Der ökologische Landbau zeichnet sich durch eine besonders umweltverträgliche, ressourcenschonende und tiergerechte Wirtschaftsweise aus. Er trägt damit zu einer nachhaltig bewirtschafteten und vielfältigen Kulturlandschaft bei. Die flächengebundene Tierhaltung und das Streben nach möglichst geschlossenen Nährstoffkreisläufen im ökologischen Landbau fördert und erhält die Artenvielfalt der Agrar-Ökosysteme in besonderer Weise und dient somit im Besonderen dem Schutz der Biodiversität sowie dem Gewässerschutz.
Gleichzeitig schafft und erhält der ökologische Landbau Arbeitsplätze in der Landwirtschaft und in den ländlichen Regionen. Produkte und Dienstleistungen des ökologischen Landbaus genießen eine besondere Wertschätzung und werden von Verbraucherinnen und Verbrauchern immer mehr nachgefragt. Das gesellschaftliche Interesse an dieser Bewirtschaftungsform nimmt stetig zu.
Aufgrund der nachweislichen Vorteile des ökologischen Landbaus hat sich die EU das Ziel gesetzt, bis 2030 mindestens 25% der landwirtschaftlichen Flächen in der EU ökologisch zu bewirtschaften. Mit der Biostrategie 2030 des BMLEH werden die Maßnahmen für die Weiterentwicklung des ökologischen Landbaus definiert.
Die ökologische Landwirtschaft steht für Innovationen, die der gesamten Landwirtschaft zugutekommen und somit für ein zukunftsgerichtetes nachhaltiges Wirtschaften. Die Bundesregierung setzt sich daher für die Stärkung des ökologischen Landbaus ein. In diesem Zusammenhang schreibt das Bundesministerium für Landwirtschaft, Ernährung und Heimat den Bundeswettbewerb Ökologischer Landbau (BWÖL) 2027 aus.

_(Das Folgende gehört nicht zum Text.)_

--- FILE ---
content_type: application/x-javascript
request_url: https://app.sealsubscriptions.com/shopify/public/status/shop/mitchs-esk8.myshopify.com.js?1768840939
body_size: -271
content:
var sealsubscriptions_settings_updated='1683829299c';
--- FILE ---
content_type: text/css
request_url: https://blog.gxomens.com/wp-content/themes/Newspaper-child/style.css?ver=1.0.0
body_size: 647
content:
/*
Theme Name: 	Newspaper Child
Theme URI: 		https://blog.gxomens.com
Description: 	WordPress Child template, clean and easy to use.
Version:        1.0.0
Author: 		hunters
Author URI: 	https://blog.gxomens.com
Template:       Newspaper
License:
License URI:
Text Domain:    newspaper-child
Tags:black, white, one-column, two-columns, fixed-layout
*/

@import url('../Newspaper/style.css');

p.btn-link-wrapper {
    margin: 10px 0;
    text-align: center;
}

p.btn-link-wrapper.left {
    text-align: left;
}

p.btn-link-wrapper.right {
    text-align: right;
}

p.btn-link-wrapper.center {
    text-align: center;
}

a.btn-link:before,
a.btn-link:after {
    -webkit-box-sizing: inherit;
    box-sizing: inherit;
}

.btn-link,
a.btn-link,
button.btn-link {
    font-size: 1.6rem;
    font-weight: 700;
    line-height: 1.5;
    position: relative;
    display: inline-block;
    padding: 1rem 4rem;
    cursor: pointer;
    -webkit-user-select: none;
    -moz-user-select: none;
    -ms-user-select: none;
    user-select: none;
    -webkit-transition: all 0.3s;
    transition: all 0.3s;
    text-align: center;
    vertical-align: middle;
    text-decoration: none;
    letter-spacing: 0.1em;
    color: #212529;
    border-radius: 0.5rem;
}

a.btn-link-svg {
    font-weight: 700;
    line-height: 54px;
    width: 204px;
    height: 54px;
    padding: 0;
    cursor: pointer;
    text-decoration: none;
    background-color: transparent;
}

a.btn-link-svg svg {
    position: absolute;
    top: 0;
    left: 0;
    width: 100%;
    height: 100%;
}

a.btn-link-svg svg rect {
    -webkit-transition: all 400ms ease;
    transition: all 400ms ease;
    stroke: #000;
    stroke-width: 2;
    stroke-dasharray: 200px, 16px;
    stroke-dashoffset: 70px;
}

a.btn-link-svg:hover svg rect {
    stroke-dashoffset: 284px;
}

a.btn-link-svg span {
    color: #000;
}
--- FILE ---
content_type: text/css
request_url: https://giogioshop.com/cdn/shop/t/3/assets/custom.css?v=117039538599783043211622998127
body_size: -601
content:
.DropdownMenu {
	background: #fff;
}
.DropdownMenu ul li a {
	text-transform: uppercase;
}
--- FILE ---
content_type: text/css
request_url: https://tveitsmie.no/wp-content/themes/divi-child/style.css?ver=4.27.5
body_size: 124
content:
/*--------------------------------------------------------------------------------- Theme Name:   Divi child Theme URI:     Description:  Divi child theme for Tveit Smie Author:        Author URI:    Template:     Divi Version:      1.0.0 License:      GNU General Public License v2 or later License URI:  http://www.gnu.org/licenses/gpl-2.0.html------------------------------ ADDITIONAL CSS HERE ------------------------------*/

Für den BWÖL 2027 können sich landwirtschaftliche Betriebe und Zusammenschlüsse von landwirtschaftlichen Betrieben bewerben. Weiterhin können sich landwirtschaftliche Betriebe im Verbund mit Betrieben der Verarbeitung und/oder Vermarktung bewerben.
Mit dem BWÖL werden praxisbewährte innovative Leistungen oder besonders nachhaltige gesamtbetriebliche Konzeptionen ausgezeichnet. Die Leistungen der Preisträgerinnen und Preisträger sollen auf andere Betriebe übertragbar sein. Sie können damit zur Akzeptanz und Verbreitung des ökologischen Landbaus beitragen. Der Bundeswettbewerb soll auch dazu dienen, viele Verbraucher und Verbraucherinnen über die Produktionsweise und die Qualität der Lebensmittel aus ökologischer Erzeugung zu informieren und die Nachfrage nach Produkten und Dienstleistungen der ökologisch wirtschaftenden Betriebe weiter zu erhöhen.